## GOAL OF THE EXERCISE
Which lines in the records below contain the word "means"? Copy each of them.

Saved data entries:
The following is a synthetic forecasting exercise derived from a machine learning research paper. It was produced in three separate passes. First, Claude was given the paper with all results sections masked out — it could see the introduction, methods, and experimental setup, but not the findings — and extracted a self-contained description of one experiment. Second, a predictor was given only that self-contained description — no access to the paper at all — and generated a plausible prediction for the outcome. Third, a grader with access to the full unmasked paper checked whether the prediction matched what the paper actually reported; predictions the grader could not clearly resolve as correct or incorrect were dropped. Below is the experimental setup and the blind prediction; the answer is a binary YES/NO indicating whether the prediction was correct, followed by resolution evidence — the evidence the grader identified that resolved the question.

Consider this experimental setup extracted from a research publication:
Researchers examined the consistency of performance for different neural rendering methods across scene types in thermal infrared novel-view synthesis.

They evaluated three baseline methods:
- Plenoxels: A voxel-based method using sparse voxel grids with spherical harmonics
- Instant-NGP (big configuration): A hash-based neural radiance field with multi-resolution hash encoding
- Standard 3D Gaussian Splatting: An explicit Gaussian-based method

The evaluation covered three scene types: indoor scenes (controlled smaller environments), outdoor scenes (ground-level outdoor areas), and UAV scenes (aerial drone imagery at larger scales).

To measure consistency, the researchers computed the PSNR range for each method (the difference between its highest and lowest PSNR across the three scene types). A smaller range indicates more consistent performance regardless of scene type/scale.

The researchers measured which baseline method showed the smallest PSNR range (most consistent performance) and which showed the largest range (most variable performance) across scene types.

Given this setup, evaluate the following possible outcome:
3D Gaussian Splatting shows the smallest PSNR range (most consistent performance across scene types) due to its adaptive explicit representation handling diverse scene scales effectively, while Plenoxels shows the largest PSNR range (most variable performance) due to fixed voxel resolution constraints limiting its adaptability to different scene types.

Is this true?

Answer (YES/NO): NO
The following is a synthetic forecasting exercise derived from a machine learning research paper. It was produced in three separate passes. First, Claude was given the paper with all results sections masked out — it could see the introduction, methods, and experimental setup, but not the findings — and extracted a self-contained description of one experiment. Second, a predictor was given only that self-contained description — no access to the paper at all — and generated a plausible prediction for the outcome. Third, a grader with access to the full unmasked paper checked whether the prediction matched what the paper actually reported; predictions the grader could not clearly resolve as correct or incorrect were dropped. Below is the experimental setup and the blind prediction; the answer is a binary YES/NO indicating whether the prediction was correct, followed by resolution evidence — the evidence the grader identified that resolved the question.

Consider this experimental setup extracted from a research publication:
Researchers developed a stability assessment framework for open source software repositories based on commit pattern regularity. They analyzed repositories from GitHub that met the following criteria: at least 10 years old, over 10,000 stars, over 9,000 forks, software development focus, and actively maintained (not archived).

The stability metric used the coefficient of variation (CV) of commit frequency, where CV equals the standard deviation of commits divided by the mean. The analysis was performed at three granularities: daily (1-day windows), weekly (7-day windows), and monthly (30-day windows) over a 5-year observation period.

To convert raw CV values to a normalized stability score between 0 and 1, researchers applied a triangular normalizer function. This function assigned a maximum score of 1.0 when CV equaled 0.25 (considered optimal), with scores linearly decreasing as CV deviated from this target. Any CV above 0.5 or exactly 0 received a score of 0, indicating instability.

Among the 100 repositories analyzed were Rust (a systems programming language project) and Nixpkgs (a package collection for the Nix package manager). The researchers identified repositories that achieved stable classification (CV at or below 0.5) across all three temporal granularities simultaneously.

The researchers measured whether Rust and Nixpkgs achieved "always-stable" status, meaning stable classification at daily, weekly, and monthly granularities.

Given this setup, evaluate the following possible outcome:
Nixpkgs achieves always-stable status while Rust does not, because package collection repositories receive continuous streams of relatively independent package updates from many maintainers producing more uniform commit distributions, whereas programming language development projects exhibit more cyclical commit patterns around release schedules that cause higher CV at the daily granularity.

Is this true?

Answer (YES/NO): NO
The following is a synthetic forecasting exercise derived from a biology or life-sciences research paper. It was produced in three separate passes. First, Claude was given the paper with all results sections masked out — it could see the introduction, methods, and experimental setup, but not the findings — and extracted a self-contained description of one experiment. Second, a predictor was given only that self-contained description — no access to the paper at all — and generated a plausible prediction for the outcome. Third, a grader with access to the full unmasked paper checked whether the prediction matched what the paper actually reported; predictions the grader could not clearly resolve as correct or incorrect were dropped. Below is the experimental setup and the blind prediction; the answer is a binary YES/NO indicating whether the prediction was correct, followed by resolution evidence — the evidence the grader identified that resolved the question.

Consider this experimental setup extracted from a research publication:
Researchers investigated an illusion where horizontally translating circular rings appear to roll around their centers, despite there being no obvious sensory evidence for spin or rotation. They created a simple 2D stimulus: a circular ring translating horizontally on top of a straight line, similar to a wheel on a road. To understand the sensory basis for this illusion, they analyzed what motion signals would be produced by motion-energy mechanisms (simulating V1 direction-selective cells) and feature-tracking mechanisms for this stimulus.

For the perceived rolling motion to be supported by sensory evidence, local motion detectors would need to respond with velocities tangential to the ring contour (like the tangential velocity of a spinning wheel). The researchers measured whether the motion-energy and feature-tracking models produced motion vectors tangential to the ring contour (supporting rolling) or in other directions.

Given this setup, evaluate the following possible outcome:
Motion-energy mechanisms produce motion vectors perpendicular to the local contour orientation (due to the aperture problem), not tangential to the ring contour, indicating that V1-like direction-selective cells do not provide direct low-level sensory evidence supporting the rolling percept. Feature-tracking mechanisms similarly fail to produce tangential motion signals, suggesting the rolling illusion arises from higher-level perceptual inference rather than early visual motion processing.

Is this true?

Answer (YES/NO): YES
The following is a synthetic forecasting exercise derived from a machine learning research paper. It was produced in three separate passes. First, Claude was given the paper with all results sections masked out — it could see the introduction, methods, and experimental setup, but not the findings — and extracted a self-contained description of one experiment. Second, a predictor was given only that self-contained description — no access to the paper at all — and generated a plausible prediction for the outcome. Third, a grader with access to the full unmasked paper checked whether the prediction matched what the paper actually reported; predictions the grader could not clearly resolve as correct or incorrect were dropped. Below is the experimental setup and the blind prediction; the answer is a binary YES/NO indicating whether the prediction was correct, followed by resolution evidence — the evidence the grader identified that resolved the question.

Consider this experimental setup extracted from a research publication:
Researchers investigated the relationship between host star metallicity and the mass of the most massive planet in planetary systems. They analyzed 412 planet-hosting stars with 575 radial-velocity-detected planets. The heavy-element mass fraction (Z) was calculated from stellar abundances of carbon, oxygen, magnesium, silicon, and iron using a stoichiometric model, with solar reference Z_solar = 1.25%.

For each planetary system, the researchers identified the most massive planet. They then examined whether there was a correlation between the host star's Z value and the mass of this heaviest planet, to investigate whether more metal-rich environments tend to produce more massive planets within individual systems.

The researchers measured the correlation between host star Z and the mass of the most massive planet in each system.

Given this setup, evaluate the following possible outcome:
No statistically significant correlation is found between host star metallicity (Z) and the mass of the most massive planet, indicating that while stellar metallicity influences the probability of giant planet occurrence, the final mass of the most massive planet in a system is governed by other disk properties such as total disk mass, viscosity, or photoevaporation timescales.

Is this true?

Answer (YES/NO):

--

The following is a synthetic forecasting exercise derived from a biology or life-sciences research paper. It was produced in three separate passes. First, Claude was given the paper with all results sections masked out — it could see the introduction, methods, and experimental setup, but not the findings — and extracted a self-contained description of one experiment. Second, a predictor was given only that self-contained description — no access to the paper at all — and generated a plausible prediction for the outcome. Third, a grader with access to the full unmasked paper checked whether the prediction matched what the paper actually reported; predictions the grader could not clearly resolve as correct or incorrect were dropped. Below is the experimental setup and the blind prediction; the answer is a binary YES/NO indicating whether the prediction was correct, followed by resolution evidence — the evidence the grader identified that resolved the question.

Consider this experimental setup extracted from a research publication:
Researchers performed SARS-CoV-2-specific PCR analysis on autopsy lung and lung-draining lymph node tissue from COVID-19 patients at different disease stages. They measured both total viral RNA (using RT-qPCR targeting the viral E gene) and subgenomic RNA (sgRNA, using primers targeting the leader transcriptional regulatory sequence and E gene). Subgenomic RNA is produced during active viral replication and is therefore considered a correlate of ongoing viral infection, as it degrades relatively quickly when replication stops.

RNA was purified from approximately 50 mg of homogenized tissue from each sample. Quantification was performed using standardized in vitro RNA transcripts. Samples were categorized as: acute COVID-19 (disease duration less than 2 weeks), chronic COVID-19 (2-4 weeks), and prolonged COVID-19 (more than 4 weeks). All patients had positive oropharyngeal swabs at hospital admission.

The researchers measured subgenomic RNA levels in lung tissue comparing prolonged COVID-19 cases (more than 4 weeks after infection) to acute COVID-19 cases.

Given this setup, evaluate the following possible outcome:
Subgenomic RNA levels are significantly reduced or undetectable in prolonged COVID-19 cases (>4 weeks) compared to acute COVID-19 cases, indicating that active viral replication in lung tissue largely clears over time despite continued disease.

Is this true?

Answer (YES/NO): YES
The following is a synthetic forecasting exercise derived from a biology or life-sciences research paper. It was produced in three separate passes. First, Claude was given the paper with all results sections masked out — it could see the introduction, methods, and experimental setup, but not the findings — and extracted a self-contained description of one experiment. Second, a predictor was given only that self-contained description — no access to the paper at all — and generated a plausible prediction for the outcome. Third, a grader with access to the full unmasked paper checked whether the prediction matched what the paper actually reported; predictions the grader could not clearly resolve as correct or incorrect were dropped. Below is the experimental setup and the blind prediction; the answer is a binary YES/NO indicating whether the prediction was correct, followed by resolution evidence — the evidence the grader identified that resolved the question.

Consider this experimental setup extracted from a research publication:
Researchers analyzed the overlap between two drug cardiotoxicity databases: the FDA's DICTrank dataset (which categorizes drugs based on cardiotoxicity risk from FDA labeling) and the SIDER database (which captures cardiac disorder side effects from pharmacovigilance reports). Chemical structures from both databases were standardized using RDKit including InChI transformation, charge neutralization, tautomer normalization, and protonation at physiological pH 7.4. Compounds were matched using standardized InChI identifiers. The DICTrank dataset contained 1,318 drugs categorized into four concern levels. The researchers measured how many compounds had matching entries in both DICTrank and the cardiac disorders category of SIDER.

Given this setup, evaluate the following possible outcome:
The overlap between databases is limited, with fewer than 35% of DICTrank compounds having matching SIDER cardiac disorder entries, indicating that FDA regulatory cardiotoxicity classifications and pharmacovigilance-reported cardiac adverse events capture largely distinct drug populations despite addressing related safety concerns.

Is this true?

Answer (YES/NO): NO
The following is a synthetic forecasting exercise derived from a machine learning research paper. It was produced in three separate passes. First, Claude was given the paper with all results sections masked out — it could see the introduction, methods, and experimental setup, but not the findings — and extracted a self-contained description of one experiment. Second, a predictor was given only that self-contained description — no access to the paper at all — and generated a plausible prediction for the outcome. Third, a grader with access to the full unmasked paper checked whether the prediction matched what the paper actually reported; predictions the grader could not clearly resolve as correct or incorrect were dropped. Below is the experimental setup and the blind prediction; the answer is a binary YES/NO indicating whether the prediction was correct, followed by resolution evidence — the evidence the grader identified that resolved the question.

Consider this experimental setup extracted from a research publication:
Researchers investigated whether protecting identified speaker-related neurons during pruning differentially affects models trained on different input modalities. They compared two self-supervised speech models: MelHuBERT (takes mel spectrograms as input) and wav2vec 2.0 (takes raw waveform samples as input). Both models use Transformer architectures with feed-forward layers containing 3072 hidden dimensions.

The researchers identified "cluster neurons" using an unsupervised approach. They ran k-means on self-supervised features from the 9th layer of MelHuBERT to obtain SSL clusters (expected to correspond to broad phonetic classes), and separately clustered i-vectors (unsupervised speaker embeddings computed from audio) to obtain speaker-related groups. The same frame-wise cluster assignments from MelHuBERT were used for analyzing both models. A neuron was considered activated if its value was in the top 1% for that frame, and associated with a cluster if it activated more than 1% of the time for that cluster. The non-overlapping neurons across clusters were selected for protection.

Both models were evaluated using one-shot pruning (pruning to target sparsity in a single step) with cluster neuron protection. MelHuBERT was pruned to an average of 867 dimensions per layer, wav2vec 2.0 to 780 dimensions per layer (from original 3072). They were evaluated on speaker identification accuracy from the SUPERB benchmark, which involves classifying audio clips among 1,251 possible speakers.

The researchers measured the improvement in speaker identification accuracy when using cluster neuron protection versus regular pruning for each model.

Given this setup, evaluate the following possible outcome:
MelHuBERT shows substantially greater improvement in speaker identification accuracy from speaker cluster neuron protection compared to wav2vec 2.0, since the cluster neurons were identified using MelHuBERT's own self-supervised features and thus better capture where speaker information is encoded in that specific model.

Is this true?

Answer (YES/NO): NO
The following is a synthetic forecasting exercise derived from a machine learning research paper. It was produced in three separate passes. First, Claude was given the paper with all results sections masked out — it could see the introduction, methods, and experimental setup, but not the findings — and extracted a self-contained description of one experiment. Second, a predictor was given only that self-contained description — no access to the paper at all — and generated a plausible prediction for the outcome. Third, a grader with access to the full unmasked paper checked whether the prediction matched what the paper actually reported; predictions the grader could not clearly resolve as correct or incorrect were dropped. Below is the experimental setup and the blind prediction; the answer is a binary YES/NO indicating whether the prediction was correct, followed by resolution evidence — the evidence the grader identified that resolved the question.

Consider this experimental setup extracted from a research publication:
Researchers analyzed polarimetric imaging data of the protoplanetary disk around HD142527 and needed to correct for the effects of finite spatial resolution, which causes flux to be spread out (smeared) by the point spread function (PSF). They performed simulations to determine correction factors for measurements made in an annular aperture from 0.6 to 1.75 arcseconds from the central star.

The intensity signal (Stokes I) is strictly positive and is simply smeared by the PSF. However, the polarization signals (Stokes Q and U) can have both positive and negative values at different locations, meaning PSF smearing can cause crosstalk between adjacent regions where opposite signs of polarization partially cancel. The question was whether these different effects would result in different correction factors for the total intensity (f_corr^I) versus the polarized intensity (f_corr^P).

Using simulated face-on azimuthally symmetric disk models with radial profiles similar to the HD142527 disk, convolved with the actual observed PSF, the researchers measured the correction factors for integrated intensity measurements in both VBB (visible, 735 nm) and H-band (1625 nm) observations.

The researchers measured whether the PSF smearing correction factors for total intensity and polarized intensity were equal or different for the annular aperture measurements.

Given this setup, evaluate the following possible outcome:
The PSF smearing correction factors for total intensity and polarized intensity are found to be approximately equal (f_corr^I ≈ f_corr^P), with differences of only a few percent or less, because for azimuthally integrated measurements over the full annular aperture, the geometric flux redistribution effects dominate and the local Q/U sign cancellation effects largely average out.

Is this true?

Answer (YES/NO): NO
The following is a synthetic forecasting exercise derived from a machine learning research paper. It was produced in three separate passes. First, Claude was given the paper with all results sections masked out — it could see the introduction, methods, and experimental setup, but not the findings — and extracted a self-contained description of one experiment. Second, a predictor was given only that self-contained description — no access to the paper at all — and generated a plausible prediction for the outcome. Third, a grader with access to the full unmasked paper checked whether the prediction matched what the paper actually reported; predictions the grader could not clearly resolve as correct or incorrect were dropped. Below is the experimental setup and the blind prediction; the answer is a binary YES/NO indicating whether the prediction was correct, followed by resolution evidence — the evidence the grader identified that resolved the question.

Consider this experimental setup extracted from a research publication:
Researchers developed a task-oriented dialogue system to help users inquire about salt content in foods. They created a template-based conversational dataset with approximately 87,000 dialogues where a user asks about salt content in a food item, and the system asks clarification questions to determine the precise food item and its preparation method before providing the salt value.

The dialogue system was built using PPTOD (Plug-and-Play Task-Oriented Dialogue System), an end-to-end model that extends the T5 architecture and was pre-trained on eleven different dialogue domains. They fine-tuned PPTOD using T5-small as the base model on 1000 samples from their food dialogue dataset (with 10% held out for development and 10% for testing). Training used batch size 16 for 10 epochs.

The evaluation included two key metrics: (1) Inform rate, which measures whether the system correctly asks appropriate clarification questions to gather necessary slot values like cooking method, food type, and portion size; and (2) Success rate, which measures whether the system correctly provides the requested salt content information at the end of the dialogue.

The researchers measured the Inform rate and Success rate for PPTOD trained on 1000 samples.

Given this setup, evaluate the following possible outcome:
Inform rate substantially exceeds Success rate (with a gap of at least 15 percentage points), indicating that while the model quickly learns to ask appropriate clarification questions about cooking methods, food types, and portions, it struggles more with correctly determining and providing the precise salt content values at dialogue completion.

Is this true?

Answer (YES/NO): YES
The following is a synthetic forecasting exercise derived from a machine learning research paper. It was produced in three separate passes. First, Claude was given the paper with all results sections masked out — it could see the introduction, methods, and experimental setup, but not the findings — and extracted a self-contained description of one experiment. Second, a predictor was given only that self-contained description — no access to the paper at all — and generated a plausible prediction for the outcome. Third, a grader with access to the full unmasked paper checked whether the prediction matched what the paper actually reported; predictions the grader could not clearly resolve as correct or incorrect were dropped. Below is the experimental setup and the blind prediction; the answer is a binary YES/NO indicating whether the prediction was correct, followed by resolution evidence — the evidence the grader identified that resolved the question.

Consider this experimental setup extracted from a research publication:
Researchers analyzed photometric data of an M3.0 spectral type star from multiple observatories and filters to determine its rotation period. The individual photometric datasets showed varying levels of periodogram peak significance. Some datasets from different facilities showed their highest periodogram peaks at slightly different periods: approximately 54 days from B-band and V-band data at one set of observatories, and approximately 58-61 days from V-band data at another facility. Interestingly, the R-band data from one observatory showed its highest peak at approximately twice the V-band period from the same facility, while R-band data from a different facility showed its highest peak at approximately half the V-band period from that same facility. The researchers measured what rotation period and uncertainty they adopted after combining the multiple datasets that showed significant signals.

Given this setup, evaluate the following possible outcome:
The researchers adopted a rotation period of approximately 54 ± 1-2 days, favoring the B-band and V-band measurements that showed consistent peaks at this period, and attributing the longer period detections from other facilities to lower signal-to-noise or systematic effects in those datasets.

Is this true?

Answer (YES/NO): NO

==

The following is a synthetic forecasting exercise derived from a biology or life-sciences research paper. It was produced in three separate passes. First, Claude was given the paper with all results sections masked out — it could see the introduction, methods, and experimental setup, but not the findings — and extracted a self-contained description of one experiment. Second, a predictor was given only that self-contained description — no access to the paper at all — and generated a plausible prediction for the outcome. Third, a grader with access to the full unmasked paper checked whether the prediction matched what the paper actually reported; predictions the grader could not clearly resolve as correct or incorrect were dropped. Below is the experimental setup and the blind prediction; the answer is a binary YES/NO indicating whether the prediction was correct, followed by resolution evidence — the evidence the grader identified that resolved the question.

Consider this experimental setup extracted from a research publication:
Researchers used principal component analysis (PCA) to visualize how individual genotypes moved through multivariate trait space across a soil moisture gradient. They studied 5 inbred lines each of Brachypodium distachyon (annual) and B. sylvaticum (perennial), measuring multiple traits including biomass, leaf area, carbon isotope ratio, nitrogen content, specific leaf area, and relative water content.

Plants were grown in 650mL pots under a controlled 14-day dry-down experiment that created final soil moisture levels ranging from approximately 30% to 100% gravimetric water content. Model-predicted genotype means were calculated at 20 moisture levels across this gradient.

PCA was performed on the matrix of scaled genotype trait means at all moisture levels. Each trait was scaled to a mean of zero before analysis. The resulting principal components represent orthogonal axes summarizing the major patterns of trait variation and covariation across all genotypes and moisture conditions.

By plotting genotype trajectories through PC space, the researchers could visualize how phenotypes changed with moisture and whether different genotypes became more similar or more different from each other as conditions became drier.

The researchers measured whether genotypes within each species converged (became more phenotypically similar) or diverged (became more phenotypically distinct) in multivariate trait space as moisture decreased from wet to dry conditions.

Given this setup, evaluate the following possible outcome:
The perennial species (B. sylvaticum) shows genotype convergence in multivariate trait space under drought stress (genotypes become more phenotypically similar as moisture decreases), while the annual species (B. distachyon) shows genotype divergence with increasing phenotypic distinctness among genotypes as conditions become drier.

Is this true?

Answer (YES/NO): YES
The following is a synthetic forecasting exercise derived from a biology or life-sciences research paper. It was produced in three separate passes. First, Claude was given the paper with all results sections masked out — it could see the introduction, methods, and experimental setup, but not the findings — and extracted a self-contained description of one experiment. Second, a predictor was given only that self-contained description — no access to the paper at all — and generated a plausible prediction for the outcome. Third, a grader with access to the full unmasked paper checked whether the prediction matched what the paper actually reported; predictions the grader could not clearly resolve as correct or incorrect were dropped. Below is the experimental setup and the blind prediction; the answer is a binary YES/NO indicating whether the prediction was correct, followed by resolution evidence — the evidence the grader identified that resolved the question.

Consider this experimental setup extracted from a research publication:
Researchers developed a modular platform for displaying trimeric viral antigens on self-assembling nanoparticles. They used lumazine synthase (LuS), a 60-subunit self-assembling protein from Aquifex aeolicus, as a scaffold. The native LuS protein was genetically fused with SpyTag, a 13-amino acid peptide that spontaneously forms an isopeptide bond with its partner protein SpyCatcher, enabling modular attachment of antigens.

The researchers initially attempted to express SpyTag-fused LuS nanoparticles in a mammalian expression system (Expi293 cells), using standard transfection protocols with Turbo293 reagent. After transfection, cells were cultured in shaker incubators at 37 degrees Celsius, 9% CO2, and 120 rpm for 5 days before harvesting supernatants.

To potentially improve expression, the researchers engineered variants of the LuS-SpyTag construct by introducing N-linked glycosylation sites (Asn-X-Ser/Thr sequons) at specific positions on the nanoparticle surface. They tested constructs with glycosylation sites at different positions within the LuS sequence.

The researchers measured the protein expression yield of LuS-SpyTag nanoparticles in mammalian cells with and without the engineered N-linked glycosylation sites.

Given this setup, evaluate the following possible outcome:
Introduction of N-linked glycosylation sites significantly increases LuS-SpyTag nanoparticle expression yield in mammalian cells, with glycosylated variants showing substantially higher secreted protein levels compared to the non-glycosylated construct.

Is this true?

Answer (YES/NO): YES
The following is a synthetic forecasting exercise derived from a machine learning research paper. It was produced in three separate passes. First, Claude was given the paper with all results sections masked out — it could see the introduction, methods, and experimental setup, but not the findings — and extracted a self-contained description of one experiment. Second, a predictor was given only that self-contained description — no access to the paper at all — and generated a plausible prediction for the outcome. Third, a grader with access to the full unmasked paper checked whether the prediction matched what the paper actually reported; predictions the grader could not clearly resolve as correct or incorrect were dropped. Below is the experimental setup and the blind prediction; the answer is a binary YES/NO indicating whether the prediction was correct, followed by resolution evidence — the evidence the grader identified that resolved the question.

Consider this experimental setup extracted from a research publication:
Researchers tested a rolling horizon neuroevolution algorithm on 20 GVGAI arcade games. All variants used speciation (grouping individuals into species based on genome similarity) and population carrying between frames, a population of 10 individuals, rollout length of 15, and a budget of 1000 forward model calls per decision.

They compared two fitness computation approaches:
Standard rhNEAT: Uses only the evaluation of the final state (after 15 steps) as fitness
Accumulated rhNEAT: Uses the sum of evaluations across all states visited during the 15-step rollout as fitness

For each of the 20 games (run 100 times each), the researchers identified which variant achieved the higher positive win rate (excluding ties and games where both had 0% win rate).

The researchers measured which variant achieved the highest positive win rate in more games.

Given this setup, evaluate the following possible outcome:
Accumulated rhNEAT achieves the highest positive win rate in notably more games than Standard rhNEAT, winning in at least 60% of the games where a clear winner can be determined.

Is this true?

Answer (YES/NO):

## ANSWER SECTION
The researchers identified "cluster neurons" using an unsupervised approach. They ran k-means on self-supervised features from the 9th layer of MelHuBERT to obtain SSL clusters (expected to correspond to broad phonetic classes), and separately clustered i-vectors (unsupervised speaker embeddings computed from audio) to obtain speaker-related groups. The same frame-wise cluster assignments from MelHuBERT were used for analyzing both models. A neuron was considered activated if its value was in the top 1% for that frame, and associated with a cluster if it activated more than 1% of the time for that cluster. The non-overlapping neurons across clusters were selected for protection.
Plants were grown in 650mL pots under a controlled 14-day dry-down experiment that created final soil moisture levels ranging from approximately 30% to 100% gravimetric water content. Model-predicted genotype means were calculated at 20 moisture levels across this gradient.
PCA was performed on the matrix of scaled genotype trait means at all moisture levels. Each trait was scaled to a mean of zero before analysis. The resulting principal components represent orthogonal axes summarizing the major patterns of trait variation and covariation across all genotypes and moisture conditions.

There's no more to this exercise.